Scraper output validation alone is NOT sufficient. Database insertion can reveal:
- Timezone conversion issues
- Field truncation
- Constraint violations
- Display problems
Step 4.1: Insert Test Events
// scripts/scrapers/test-yoursource-db.ts
import 'dotenv/config';
import { db } from '../lib/db';
import { events } from '../lib/db/schema';
import { eq } from 'drizzle-orm';
import { scrapeYourSource } from '../lib/scrapers/yoursource';
async function main() {
// Check existing
const existing = await db.select().from(events).where(eq(events.source, 'YOUR_SOURCE'));
console.log(`Existing YOUR_SOURCE events: ${existing.length}`);
// Scrape a few events
const scraped = await scrapeYourSource();
const testEvents = scraped.slice(0, 5);
// Insert
for (const event of testEvents) {
await db.insert(events).values({
...event,
tags: [],
lastSeenAt: new Date(),
}).onConflictDoUpdate({
target: events.url,
set: { lastSeenAt: new Date() },
});
console.log(`Inserted: ${event.title}`);
}
// Verify - THIS IS THE CRITICAL CHECK
console.log('\n=== VERIFICATION ===\n');
const inserted = await db.select().from(events).where(eq(events.source, 'YOUR_SOURCE'));
for (const e of inserted) {
console.log(`${e.title}`);
console.log(` DB Date: ${e.startDate}`);
console.log(` Eastern: ${e.startDate.toLocaleString('en-US', { timeZone: 'America/New_York' })}`);
console.log(` Location: ${e.location}`);
console.log(` Zip: ${e.zip}`);
console.log(` Price: ${e.price}`);
console.log('');
}
console.log('To cleanup: DELETE FROM events WHERE source = \'YOUR_SOURCE\';');
}
main().catch(console.error);
Step 4.2: Verify Checklist
- Events inserted without errors
- Dates display correctly in Eastern time
- All fields populated as expected
- No HTML entities in text
- Zip codes present
Step 4.3: Cleanup Test Data
npx tsx -e "
import 'dotenv/config';
import { db } from './lib/db';
import { events } from './lib/db/schema';
import { eq } from 'drizzle-orm';
db.delete(events).where(eq(events.source, 'YOUR_SOURCE')).then(() => console.log('Cleaned up'));
"
PHASE 5: PRODUCTION INTEGRATION
Step 5.1: Update Cron Route
Edit app/api/cron/scrape/route.ts:
// Add import
import { scrapeYourSource } from '@/lib/scrapers/yoursource';
// Add to Promise.allSettled array
const [..., yourSourceResult] = await Promise.allSettled([
...,
scrapeYourSource(),
]);
// Extract results
const yourSourceEvents = yourSourceResult.status === 'fulfilled' ? yourSourceResult.value : [];
// Log failures
if (yourSourceResult.status === 'rejected')

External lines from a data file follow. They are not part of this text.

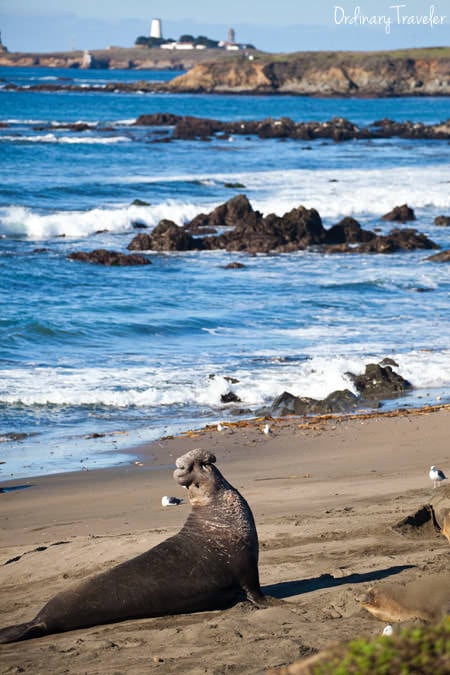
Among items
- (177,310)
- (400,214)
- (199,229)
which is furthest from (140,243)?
(400,214)

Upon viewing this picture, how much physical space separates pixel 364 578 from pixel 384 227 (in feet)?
82.1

console.error('[Scrape] YourSource failed:', yourSourceResult.reason);
// Add to stats
stats.scraping.total = ... + yourSourceEvents.length;
// Add to allEvents
const allEvents = [..., ...yourSourceEvents];
// Update log message
console.log(`... YourSource: ${yourSourceEvents.length} ...`);
Step 5.2: Verify TypeScript Compiles
npx tsc --noEmit
PHASE 6: CLEANUP
# Remove debug folder
rm -rf debug-scraper-yoursource
# Remove test DB script if created
rm scripts/scrapers/test-yoursource-db.ts
Integration Checklist
Exploration
- Detected CMS/platform
- Tried known API endpoints
- Tested API parameters (start_date, per_page, page)

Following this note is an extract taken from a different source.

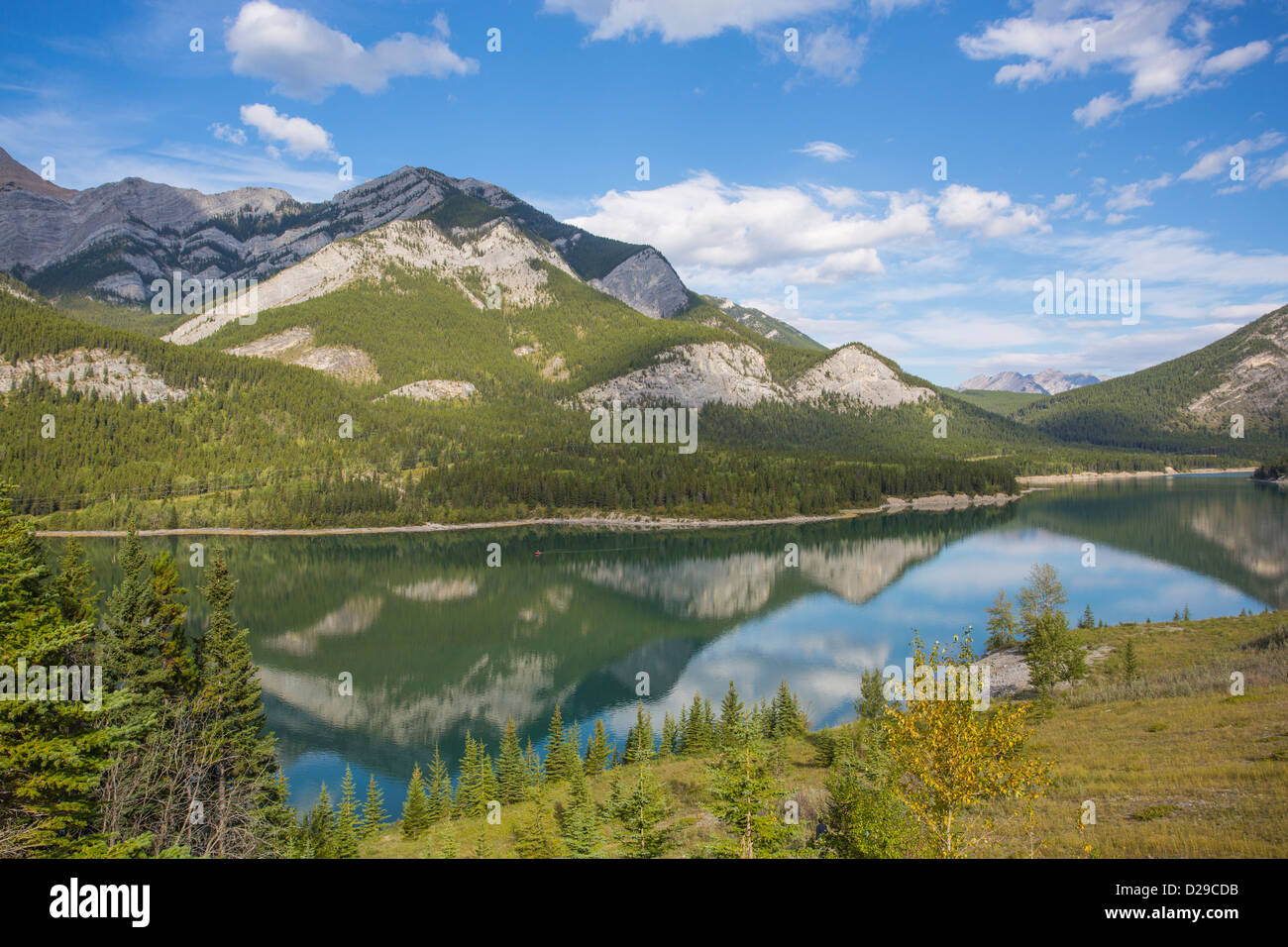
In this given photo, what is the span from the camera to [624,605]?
77.0 meters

- Documented field mapping
- Identified timezone handling approach
Development
- Added source to
types.ts - Created scraper file
- Created test script
- Added npm script
- Added source to
Validation
- Timezone verified (Eastern times correct)
- HTML entities decoded
- Location strings clean (no duplicates)
- Field completeness acceptable
Database Testing (MANDATORY)
- Inserted test events
- Verified dates in database
- Confirmed all fields correct
- Cleaned up test data
Production
- Added to cron route
- TypeScript compiles
- Ready for deployment
Common Utilities Reference
Timezone
import { getTodayStringEastern, parseAsEastern } from '@/lib/utils/timezone';
// Get today's date in Eastern (for API start_date param)
const today = getTodayStringEastern(); // "2025-12-16"

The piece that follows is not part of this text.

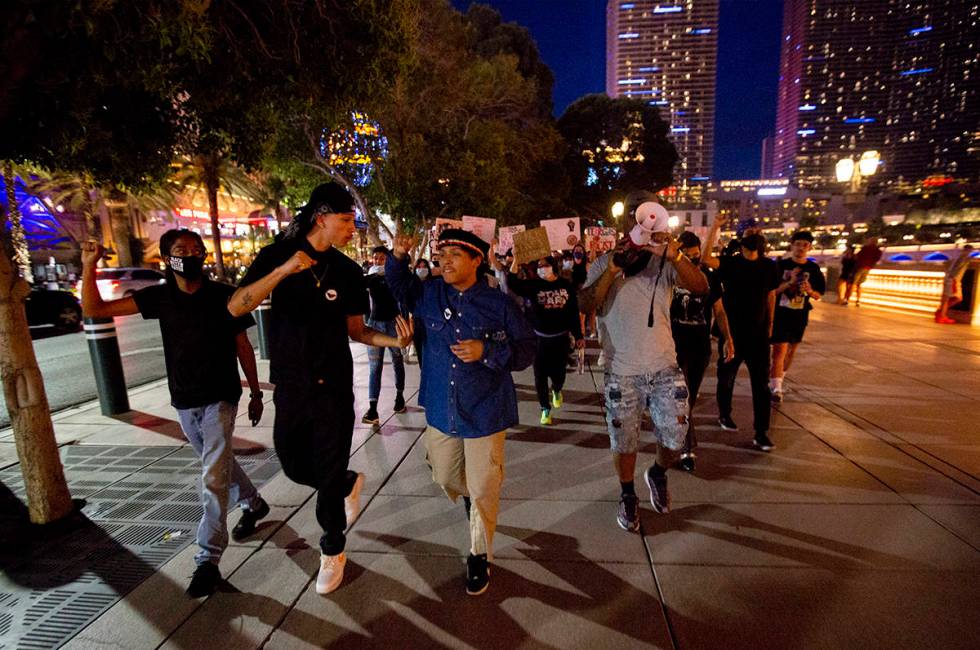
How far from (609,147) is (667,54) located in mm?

// Parse ambiguous local time as Eastern
const date = parseAsEastern('2025-12-25', '19:00:00');
Price Formatting
import { formatPrice } from '@/lib/utils/parsers';
formatPrice(0); // "Free"
formatPrice(25.50); // "$26"
formatPrice(null); // "Unknown"
HTML Entities
import { decodeHtmlEntities } from '@/lib/utils/parsers';
decodeHtmlEntities('Rock & Roll – Live');
// "Rock & Roll – Live"
Location Filtering
import { isNonNCEvent } from '@/lib/utils/geo';
// Returns true if event should be EXCLUDED (not in NC)
if (isNonNCEvent(event.title, event.location)) continue;
Zip Code Fallbacks
import { getZipFromCoords, getZipFromCity } from '@/lib/utils/geo';
let zip = venue.zip || getZipFromCoords(lat, lng) || getZipFromCity(city);
Troubleshooting
API Returns 403/429
- Add realistic headers (User-Agent, Accept, Referer)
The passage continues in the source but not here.